Изменить размер шрифта - +
Задав себе эти вопросы, вновь очисти свое сознание от посторонних мыслей и жди, пока ответ не придет к тебе. Лишь зная ответ, ты сможешь разрушить этот барьер.

Я прикрыл глаза и попытался расслабиться. Смутное ощущение тревоги и скрытой опасности того, что я собираюсь сделать, долго не оставляли меня, не позволяя окончательно расслабиться. Я несколько раз выполнил руками жест истины, огромной как солнце, прося ее дать мне силы, и закончил двойным жестом спокойствия. Затем я вспомнил уже давно ставший привычным мне мыслеобраз спокойствия и тихой радости. Мягкие и успокаивающие потоки оргазмических ощущений начали омывать мое тело, исходя из основных дань-тяней и опускаясь вниз от внутренней улыбки. Мне стало так уютно и хорошо, что, кажется, на какое-то время я погрузился в сон или в полусон, из которого меня вырвал тихий глуховатый голос, звучащий в моей голове.

– Что это? С чем это связано? Почему это так болезненно для меня? – монотонно, как заезженная пластинка, повторял голос.

В первый момент я не сообразил, о чем идет речь. Сознание потихоньку просыпалось, и я понял, что эти вопросы велел мне задать Учитель, вспомнив то состояние, которое я пережил. Воспроизвести его оказалось нетрудно. Оно возникло само, сразу вслед за мыслью, и тошнота была так сильна, что мне пришлось снова приложить усилия, чтобы заглушить ее, доведя до чуть заметного, почти исчезающего уровня.

– Что это? С чем это связано? Почему это так болезненно для меня? – спросил я себя, вложив в эти вопросы всю свою концентрацию, а затем вновь расслабился, погружаясь в уютную колыбель безмятежного сна.

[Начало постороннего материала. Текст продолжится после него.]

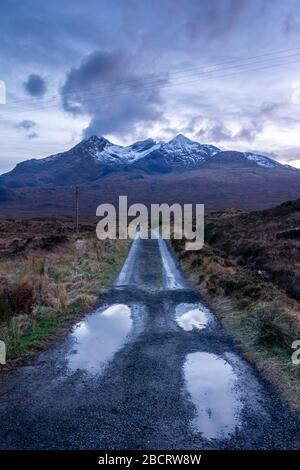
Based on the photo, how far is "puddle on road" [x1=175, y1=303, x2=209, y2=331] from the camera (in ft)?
38.8

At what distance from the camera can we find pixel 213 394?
734cm

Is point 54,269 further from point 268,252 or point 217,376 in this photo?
point 217,376

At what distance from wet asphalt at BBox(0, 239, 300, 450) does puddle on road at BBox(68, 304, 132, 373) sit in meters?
0.02

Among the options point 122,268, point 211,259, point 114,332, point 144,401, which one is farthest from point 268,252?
point 144,401

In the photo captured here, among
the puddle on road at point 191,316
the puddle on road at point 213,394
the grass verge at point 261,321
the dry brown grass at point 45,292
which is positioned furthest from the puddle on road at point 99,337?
the grass verge at point 261,321

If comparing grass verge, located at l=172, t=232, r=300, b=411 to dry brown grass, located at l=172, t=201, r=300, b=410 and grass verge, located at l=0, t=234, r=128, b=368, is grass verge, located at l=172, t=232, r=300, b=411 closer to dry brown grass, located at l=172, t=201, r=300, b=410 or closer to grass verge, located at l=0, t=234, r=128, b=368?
dry brown grass, located at l=172, t=201, r=300, b=410

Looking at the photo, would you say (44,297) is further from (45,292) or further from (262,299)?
(262,299)

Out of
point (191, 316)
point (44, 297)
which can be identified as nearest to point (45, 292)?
point (44, 297)

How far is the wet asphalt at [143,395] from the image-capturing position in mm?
5746

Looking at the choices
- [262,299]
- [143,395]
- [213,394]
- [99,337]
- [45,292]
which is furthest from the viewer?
[45,292]

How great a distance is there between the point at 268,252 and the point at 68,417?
60.9ft

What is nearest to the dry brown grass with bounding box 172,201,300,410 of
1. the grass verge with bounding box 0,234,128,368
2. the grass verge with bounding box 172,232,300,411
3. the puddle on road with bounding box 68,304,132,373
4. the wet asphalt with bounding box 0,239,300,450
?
the grass verge with bounding box 172,232,300,411

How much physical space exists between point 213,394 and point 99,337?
13.3 feet

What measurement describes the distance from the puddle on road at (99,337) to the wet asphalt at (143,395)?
2cm
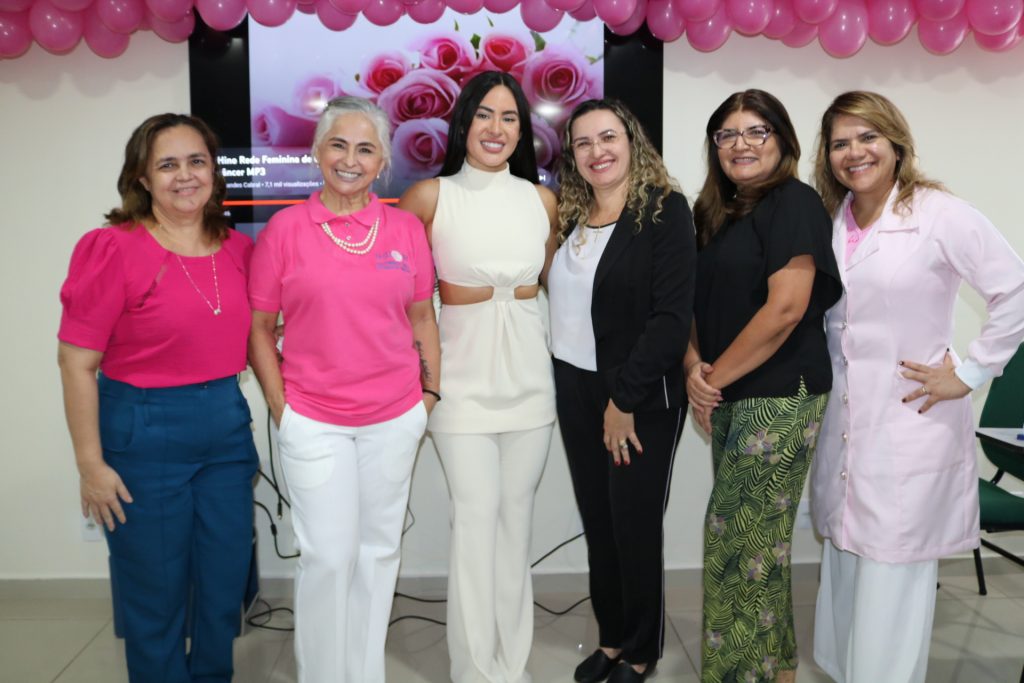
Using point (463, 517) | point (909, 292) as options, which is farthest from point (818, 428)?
point (463, 517)

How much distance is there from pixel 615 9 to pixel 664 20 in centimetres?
24

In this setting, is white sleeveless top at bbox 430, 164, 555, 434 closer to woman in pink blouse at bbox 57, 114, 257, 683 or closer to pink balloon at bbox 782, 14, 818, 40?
woman in pink blouse at bbox 57, 114, 257, 683

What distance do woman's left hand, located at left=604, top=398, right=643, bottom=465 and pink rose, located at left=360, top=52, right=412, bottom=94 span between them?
1.59 meters

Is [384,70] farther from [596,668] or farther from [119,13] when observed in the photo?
[596,668]

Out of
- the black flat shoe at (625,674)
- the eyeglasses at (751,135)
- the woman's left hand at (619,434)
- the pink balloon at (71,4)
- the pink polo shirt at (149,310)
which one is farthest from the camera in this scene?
the pink balloon at (71,4)

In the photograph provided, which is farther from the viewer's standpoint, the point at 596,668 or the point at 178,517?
the point at 596,668

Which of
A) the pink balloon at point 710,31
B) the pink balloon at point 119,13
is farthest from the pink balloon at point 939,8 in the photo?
the pink balloon at point 119,13

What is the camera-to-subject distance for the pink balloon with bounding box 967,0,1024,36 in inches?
114

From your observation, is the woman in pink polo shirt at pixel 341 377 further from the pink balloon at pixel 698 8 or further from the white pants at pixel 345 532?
the pink balloon at pixel 698 8

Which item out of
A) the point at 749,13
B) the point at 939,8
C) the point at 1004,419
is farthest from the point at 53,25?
the point at 1004,419

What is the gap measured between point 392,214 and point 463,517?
924 millimetres

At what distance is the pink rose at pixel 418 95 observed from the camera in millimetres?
3117

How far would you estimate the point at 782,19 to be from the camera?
2986mm

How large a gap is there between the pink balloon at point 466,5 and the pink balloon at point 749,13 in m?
0.91
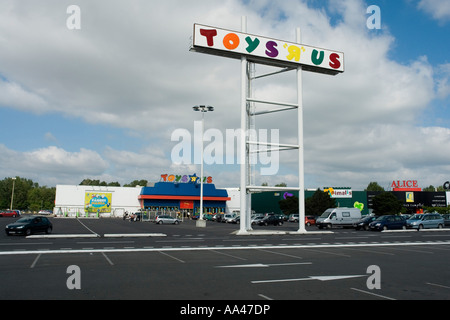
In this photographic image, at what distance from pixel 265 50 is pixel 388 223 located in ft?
65.2

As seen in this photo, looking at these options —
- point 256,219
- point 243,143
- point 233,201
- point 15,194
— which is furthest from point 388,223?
point 15,194

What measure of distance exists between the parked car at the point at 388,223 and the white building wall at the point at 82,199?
187ft

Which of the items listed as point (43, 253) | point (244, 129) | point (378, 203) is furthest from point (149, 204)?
point (43, 253)

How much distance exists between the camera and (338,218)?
40.4 metres

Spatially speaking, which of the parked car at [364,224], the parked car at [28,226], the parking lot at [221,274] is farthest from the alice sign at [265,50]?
the parking lot at [221,274]

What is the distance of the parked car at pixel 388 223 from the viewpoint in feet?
116

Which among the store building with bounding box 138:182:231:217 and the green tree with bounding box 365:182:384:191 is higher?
the green tree with bounding box 365:182:384:191

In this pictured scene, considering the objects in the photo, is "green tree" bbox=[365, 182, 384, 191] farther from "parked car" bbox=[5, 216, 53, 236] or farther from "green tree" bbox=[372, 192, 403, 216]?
"parked car" bbox=[5, 216, 53, 236]

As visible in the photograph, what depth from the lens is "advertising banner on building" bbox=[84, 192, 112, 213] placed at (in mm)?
77812

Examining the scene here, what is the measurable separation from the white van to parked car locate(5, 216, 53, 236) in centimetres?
2661

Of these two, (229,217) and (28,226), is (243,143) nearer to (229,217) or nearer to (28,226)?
(28,226)

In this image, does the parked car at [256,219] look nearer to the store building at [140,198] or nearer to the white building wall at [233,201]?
the store building at [140,198]

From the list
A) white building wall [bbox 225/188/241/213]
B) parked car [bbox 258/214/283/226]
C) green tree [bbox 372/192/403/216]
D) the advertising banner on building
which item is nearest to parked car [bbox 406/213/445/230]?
parked car [bbox 258/214/283/226]
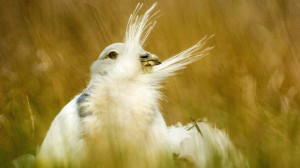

Дикий разрывающий душу крик заставил меня вскочить на ноги. Он был непрерывным, резко изменяющимся в высоте тона и модуляции. Никогда раньше я не слышал ничего подобного. Крик рвал мне душу и одновременно притягивал меня. Я вскочил на ноги и изо всех сил помчался в направлении, откуда он доносился.

Какая-то новая мысль неотступно преследовала меня на бегу, но я никак не мог ее ухватить. Что-то меня беспокоило. Я бежал, но не так, как обычно. Я продвигался вперед слишком медленно, тело казалось чужим и неуклюжим, шаги были слишком короткими, и иногда я с трудом сохранял равновесие. Я посмотрел вниз и увидел маленькие детские ноги в коротких черных шортах и стоптанных коричневых сандалиях на босу ногу.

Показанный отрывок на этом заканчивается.